I remember reading about Dial H for Hero because Marv Wolfman was the writer and was glad to get the free insert.  Well, I carefully read that issue, because what I wanted most in the world back then was to become a comic artist and writer.  I wanted to create my own superhero.  I never sent one in, however, because I felt the compensation was too little which was a T Shirt.  And, you would lose all rights to the characters.  Even at the age of 12 and 13, I already knew about the process to copyright.

Needless to say, I only read four comics back then,  Wonder Woman, Justice League of America, The New Teen Titans, and Adventure Comics featuring Dial H for Hero.  In fact, I got a subscription to these four titles.  Which I am glad, because my father was injured and could not work at that time.  So I would not have been able to read comics back then.

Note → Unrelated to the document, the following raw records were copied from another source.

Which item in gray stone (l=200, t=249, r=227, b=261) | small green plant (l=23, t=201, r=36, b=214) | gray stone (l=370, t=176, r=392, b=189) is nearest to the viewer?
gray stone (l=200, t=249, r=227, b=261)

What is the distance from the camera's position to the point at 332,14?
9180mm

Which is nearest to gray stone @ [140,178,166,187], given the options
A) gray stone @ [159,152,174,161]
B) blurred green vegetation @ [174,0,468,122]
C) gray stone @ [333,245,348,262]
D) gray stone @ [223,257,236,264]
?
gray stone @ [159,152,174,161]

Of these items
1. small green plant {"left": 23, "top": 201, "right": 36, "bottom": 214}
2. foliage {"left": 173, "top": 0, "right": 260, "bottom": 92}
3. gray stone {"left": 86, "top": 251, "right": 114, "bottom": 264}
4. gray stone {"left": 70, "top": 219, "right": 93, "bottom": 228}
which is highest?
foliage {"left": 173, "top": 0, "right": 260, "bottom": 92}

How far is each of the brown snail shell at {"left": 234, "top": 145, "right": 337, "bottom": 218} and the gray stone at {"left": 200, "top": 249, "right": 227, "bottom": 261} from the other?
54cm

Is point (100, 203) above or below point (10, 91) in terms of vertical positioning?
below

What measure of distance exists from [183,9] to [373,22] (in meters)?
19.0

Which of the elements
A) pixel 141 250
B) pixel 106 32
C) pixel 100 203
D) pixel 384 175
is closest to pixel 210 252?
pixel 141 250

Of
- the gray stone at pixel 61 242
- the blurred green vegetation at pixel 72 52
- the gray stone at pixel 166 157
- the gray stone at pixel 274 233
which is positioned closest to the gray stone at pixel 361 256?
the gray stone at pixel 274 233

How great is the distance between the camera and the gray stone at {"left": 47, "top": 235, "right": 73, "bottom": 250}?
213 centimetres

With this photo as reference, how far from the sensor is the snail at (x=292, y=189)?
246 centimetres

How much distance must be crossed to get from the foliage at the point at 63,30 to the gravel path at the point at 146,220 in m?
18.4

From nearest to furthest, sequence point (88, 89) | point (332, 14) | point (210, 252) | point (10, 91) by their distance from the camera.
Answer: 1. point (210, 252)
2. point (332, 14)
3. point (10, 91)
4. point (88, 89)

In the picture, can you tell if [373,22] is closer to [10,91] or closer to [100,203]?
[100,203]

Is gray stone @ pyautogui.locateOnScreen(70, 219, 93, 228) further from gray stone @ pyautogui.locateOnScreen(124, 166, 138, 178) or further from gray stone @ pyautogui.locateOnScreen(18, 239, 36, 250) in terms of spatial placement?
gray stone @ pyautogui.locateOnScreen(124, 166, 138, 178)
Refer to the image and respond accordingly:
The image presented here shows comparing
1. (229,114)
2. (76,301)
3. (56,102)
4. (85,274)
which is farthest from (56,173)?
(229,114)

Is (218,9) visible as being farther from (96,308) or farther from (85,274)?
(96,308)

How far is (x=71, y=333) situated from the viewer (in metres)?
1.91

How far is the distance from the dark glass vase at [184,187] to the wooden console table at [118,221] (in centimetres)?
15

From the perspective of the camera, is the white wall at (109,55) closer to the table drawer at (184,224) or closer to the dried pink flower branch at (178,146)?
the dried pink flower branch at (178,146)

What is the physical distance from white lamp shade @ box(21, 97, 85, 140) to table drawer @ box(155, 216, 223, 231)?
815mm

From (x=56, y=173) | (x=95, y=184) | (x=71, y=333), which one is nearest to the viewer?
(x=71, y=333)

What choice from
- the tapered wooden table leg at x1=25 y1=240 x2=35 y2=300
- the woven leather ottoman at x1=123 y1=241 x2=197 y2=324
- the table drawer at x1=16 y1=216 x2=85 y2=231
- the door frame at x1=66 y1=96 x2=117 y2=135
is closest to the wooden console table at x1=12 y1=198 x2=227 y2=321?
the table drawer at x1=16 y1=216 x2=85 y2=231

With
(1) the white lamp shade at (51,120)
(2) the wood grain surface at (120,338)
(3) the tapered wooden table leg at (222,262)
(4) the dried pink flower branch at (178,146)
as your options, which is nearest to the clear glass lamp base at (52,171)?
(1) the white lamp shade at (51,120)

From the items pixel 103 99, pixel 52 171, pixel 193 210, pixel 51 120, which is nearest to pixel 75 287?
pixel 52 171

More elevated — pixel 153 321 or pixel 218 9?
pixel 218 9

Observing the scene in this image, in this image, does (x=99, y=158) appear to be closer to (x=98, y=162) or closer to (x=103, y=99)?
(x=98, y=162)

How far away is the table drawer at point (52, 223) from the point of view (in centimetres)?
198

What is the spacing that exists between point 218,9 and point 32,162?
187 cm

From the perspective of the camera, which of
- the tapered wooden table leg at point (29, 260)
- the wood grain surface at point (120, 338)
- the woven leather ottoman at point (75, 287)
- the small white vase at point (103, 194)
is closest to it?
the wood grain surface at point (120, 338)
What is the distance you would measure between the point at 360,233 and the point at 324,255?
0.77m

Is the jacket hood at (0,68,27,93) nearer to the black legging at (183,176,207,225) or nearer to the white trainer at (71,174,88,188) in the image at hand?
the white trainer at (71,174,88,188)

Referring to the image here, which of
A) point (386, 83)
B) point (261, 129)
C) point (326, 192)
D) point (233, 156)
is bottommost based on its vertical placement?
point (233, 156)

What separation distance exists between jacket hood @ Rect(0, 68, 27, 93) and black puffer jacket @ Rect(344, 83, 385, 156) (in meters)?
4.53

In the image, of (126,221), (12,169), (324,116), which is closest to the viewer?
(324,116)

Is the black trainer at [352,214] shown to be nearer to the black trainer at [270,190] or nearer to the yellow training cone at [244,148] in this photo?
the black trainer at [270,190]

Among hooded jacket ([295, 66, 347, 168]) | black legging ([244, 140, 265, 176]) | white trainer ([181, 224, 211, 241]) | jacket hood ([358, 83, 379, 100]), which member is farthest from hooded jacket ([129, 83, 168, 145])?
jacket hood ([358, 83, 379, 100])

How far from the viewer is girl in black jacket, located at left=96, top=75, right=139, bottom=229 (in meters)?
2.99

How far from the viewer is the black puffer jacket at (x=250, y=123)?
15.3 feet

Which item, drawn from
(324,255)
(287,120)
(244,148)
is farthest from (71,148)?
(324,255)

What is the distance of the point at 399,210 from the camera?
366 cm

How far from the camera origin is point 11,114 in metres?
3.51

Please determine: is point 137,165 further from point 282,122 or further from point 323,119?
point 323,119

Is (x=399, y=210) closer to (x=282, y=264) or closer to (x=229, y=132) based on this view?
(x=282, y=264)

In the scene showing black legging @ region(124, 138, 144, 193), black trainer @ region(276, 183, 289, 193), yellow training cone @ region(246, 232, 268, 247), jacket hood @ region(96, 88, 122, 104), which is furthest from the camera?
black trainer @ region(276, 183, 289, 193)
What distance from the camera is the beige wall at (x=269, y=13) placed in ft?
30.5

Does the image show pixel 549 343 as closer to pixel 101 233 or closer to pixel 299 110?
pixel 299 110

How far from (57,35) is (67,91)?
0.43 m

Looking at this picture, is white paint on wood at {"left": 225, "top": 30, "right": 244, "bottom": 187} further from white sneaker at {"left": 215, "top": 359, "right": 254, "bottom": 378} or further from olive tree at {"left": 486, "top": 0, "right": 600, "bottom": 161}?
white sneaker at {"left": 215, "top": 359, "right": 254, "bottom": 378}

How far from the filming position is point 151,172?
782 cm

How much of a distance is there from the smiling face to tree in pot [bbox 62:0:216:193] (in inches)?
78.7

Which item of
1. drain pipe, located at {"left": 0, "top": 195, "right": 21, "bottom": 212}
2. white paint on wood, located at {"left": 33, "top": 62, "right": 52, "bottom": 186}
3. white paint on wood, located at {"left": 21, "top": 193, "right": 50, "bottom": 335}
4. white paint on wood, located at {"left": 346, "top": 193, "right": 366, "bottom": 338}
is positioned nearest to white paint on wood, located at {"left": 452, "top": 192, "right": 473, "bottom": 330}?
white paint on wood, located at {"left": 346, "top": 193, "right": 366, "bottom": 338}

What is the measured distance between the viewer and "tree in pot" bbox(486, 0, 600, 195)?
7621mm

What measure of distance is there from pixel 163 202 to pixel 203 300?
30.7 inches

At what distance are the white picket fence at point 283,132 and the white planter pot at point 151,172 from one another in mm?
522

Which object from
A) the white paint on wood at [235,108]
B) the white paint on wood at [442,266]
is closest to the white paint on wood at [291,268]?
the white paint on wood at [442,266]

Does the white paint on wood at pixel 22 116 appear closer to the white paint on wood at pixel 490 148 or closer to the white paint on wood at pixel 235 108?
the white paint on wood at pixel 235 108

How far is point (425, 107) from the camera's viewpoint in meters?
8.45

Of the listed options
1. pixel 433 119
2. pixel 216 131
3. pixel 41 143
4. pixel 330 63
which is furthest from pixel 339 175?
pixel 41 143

Everyday, I would come home from school expecting to get some comics in the mail.  Sometimes, two came in the same day, other times it was normally once of my titles per week.  I would love to read about Chris King and Vicki Grant.  They would become various heroes that had been created by the fans.  This was wonderful because I was able to read the exploits of so many new characters that came from their mystic dials.  I would always love that the kids would always make the mistake of calling Detective King by his name.  He never figured it out, but always had his suspicions.  I enjoyed the story when they had to testify, and since they never became the same character twice, they went in to testify after they had converted to another set of heroes, but took off their costumes and went in as their "civilian identities."

Dial H for Heroes also was in the 60s and even as recent in the 00s.